*** GIVEN INFORMATION Section Begins ***

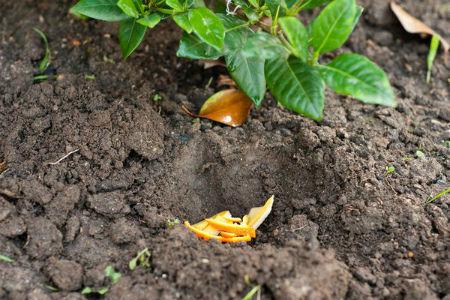 Apelsinovye korki kak udobrenie5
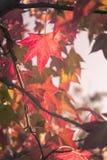 Esdoornbladeren in een warm de kleurenlicht van de de herfstzonsondergang Stock Foto's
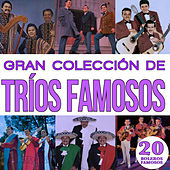 Gran Colección de Trios Famosos Boleros Famosos Vol.5 by Various Artists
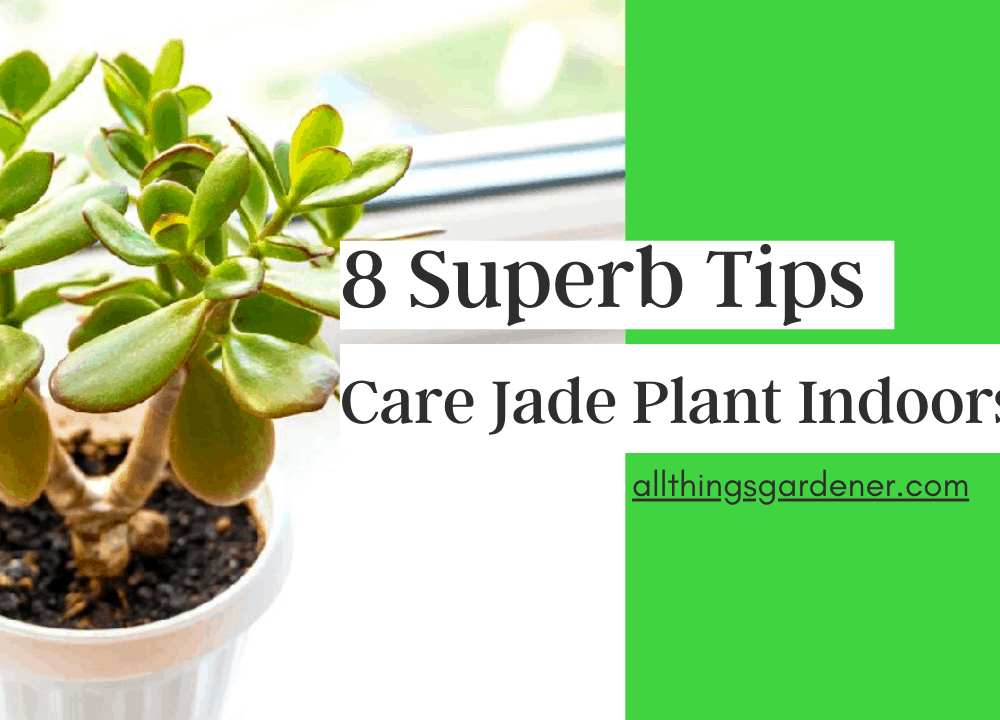 8 Superb Tips and Guides To Care Jade Plant Indoor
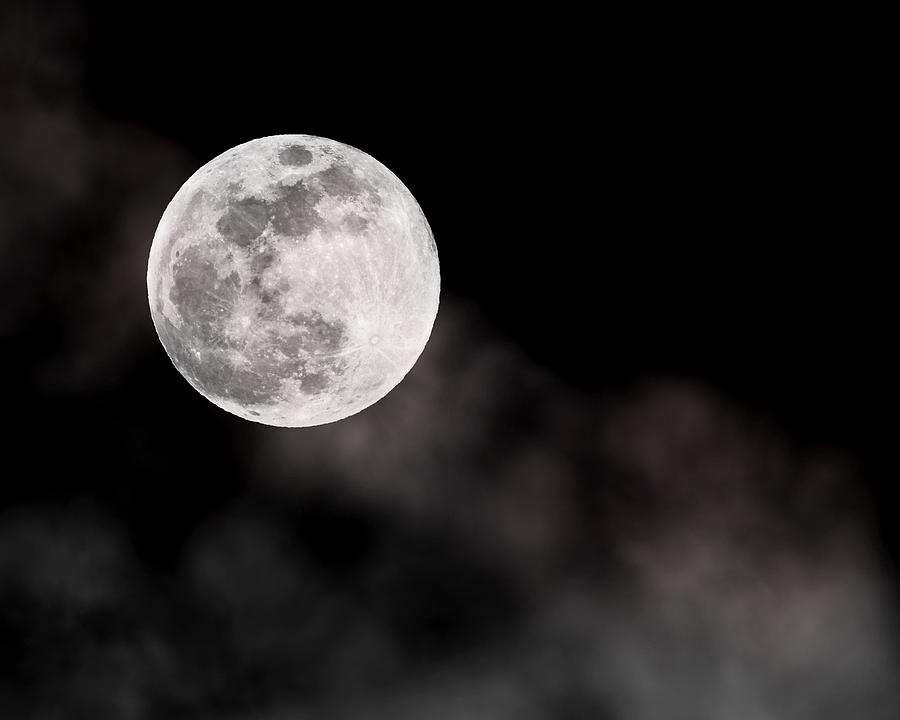 Full Wolf Moon Photograph  - Full Wolf Moon Fine Art Print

*** GIVEN INFORMATION Section Ends ***

**ASSIGNED TASK**:
Go through the records above and write out every line exactly, passing over the pictures.

**ANSWER SPACE**:
 Apelsinovye korki kak udobrenie5
 Esdoornbladeren in een warm de kleurenlicht van de de herfstzonsondergang Stock Foto's
 Gran Colección de Trios Famosos Boleros Famosos Vol.5 by Various Artists
 8 Superb Tips and Guides To Care Jade Plant Indoor
 Full Wolf Moon Photograph  - Full Wolf Moon Fine Art Print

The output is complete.